US President Nixon had compared two women leaders he had faced – Indira Gandhi and Golda Meir –Indira as one who acted like a man, with the ruthlessness of a man, but wanted always to be treated like a woman while Golda acted like a man and wanted to be treated like a man.
When women wear the pants and succeed, actually performing much better and outsmarting men, in a men's world, campaigns always take place to tarnish their image. Character is an easy tool. Men in Golda's life (and, like it or not, in Indira's life as well) are a constant source of gossip. Their failure to attend to their families, children, in particular, is another line of attack—while absentee fathers receive mention akin to a hero.
In an age of technology-based warfare, where hand to hand combat is rare and where time and again it has been proven by girls that they perform significantly better in academics than boys, it is just the mindset that stops women from joining the armed forces. In India, women have joined ranks as fighter pilots; as the BSF daredevils had shown their bravery skills during the Republic Day parade and have been inducted to flush out Naxals. Yet, the popular jokes circulated on social media continue to remain anti-women. Even some women politicians have received the choicest sexist abuses from their opposition. Evidently, males do not like to cede their territory gained through the dark ages when brute force used to determine the victors and the vanquished.
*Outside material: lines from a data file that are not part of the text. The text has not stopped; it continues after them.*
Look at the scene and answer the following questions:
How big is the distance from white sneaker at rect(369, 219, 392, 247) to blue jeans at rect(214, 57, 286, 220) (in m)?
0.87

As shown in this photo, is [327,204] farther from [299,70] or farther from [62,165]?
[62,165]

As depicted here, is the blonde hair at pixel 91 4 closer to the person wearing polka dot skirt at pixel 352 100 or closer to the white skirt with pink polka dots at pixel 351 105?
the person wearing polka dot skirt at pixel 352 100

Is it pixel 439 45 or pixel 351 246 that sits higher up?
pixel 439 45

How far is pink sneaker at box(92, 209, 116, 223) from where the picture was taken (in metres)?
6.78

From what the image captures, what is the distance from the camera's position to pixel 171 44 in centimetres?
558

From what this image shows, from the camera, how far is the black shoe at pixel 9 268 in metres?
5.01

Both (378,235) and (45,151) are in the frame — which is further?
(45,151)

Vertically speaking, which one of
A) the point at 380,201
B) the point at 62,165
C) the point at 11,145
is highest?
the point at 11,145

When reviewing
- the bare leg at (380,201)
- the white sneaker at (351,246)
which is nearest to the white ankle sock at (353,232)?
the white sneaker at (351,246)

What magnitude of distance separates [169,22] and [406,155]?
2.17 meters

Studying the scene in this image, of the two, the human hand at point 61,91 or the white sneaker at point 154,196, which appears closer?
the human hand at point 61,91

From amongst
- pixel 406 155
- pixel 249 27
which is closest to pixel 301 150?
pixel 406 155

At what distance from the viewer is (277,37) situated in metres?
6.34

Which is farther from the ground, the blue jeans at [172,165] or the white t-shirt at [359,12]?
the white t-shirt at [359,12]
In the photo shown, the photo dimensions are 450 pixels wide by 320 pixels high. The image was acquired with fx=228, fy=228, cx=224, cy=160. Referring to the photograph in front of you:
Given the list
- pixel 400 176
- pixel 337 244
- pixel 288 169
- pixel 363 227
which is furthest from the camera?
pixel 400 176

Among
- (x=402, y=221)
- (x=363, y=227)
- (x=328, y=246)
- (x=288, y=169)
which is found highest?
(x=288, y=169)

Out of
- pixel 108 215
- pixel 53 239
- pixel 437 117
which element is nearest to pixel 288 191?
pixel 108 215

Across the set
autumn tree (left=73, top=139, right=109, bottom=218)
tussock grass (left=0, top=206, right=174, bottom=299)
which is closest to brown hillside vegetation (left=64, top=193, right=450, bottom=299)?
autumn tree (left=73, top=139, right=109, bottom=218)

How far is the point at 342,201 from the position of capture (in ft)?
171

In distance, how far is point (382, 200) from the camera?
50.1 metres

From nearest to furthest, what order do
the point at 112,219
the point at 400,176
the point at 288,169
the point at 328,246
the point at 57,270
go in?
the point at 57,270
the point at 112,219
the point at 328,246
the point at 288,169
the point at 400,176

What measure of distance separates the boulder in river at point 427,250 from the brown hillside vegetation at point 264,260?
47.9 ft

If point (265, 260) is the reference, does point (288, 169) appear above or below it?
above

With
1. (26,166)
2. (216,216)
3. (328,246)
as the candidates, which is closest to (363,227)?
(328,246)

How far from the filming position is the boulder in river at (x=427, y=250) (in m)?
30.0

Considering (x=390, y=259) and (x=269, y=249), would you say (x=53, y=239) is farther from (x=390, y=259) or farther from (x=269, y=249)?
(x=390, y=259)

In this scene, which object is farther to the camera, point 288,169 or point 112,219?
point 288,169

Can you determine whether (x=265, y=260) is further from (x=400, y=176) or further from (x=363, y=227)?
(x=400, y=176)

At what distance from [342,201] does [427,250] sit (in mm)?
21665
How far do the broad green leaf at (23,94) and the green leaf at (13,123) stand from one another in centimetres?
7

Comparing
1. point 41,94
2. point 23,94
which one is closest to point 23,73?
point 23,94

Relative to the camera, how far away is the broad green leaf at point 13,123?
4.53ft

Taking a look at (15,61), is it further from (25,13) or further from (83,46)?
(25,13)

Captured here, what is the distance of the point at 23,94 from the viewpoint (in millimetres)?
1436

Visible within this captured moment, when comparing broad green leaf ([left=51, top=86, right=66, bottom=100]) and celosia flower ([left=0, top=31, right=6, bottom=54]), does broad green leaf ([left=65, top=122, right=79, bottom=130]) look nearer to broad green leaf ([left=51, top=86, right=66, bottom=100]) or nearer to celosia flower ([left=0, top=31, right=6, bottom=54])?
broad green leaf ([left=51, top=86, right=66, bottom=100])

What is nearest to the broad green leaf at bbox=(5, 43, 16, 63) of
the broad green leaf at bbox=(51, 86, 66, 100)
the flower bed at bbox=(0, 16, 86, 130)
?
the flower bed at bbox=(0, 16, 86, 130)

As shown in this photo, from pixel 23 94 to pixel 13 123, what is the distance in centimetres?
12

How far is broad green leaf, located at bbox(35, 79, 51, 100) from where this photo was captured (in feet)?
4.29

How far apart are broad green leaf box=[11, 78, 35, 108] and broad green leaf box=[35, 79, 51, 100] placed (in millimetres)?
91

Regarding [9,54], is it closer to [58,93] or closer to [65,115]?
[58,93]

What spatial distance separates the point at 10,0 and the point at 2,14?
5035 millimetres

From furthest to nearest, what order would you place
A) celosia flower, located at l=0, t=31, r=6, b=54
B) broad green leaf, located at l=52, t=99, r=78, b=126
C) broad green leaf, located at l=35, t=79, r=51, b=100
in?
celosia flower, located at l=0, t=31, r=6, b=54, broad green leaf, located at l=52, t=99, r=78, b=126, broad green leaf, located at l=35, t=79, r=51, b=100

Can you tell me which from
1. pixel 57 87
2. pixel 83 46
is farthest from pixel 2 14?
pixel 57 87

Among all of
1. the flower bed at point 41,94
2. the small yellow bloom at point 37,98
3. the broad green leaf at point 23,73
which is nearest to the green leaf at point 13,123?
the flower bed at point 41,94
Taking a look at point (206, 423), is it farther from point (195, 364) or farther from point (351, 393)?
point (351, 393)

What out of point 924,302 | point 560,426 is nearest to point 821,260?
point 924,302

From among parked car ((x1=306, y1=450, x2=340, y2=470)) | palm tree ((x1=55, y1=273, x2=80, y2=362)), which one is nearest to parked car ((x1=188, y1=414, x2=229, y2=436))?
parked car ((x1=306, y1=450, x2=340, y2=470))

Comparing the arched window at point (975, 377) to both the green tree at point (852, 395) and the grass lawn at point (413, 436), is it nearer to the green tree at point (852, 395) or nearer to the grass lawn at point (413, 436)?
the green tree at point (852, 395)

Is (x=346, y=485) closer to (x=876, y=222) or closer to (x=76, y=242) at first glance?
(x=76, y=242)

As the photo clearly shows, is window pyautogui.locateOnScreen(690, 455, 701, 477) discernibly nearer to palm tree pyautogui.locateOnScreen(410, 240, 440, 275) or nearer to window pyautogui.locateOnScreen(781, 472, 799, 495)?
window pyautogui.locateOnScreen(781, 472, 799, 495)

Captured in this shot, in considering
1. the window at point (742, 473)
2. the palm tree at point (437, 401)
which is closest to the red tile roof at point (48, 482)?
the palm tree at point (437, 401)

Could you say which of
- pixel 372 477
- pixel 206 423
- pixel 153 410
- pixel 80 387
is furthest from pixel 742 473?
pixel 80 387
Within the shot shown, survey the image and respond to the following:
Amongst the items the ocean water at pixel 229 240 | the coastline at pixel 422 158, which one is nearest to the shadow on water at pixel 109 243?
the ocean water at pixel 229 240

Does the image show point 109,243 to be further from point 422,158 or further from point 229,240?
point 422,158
India's women's reservation bill and the manner of tearing the same in the Rajya Sabha in 2010 illustrates this very mindset. In order to confuse issues, the caste- and religion-based politicians ask for the reservation to be expanded on the lines of caste and religion, a clear sign that women in their own fold are not expected to be equal in status and position.
The celebration of Women's Day should be seen in this context. Women in India are mere symbols of beauty, homemaking, and child-nursing. They might receive some comfort in exchange and glowing messages on the occasions along with presents. But, an equal role in the men's world is still guarded by the Laxman Rekha.